Un principe ancien qui s’impose juridiquement en 1945

Le Tribunal militaire international de Nuremberg en 1945 (sur la photo, Karl Brandt, médecin personnel d'Hitler et responsable du programme d'euthanasie)

Le concept de crimes allant à l’encontre des lois de l’humanité est ancien, puisque dès la fin du XIXe siècle, la Déclaration à l'effet d'interdire l'usage de certains projectiles en temps de guerre faite à Saint-Pétersbourg le 11 décembre 1868 pose le principe que l’emploi d’armes qui « aggraveraient inutilement les souffrances des hommes mis hors de combat ou rendraient leur mort inévitable » serait « dès lors contraire aux lois de l’humanité ». La convention de La Haye en 1907 relative aux lois et coutumes de guerre constate que « les populations et les belligérants sont sous la sauvegarde et sous l’empire du droit des gens, tels qu’ils résultent […] des lois de l’humanité […] ».

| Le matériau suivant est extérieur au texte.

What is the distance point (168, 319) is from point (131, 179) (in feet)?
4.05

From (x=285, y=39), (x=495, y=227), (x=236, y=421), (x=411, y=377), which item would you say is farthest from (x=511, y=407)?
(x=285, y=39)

Le crime contre l’humanité est défini par l’article 6c du statut du Tribunal militaire international de Nuremberg et appliqué pour la première fois lors du procès de Nuremberg en 1945. Il définit ainsi le crime contre l’humanité : « l'assassinat, l'extermination, la réduction en esclavage, la déportation, et tout autre acte inhumain inspirés par des motifs politiques, philosophiques, raciaux ou religieux et organisés en exécution d'un plan concerté à l'encontre d'un groupe de population civile ».

L’évolution de la notion de crime contre l’humanité et son inscription dans le droit international et les droits nationaux après la guerre

Droit international

Le crime contre l’humanité, malgré ses débuts modestes (il prévoyait explicitement de ne s’appliquer qu’aux actes commis par les puissances de l’Axe), a peu à peu été inscrit dans la législation internationale et vu au passage sa définition précisée. Une résolution des Nations unies est ainsi votée en 1948 « confirmant les principes du droit international reconnus par le statut de la cour de Nuremberg et par l’arrêt de cette cour ».

La définition est élargie : en 1973, la Convention internationale sur l'élimination et la répression du crime d'apartheid qualifie l’apartheid de crime contre l’humanité, et en 1992 une résolution qualifie les enlèvements de personne de « crimes relevant du crime contre l’humanité ».

En plus de la définition, c’est le statut juridique du crime contre l’humanité qui se précise également : en 1968, la Convention sur l'imprescriptibilité des crimes de guerre et des crimes contre l'humanité déclare l'imprescriptibilité de ces derniers.

Une seconde étape est franchie à l’occasion des guerres de Yougoslavie : une résolution de l’ONU crée en 1993 un Tribunal pénal international pour l'ex-Yougoslavie (TPIY - résolution 827) à La Haye qui reprend la qualification de crime contre l’humanité définie par le statut du tribunal de Nuremberg. La même démarche est confirmée le 8 novembre 1994 lors de la création du Tribunal pénal international pour le Rwanda (TPIR - Résolution 955).

En France

Crimes contre l'humanité
Territoire d’application France France
Classification Crime
Réclusion Perpétuité
Prescription imprescriptible
Compétence Cour d'assises

En France, à la fin de la guerre, la qualification de crime contre l’humanité ne sera pas utilisée pour la répression des crimes commis tant par les Allemands que par les Français. La répression sera effectuée par des juridictions d’exception mais pour des crimes de droit commun. Le temps passant et la volonté que les criminels ne puissent bénéficier de la prescription s’affirmant, la loi du 26 décembre 1964 inscrit le crime contre l’humanité dans l’ordre juridique français. C’est alors un unique article du Code pénal qui renvoie à la charte du tribunal international de 1945 et à la résolution des Nations unies du 13 février 1946. Il déclare ces crimes « imprescriptibles par leur nature », c’est-à-dire qu'ils peuvent être jugés sans aucun délai dans le temps. Il s’agit du seul crime imprescriptible du droit français[1].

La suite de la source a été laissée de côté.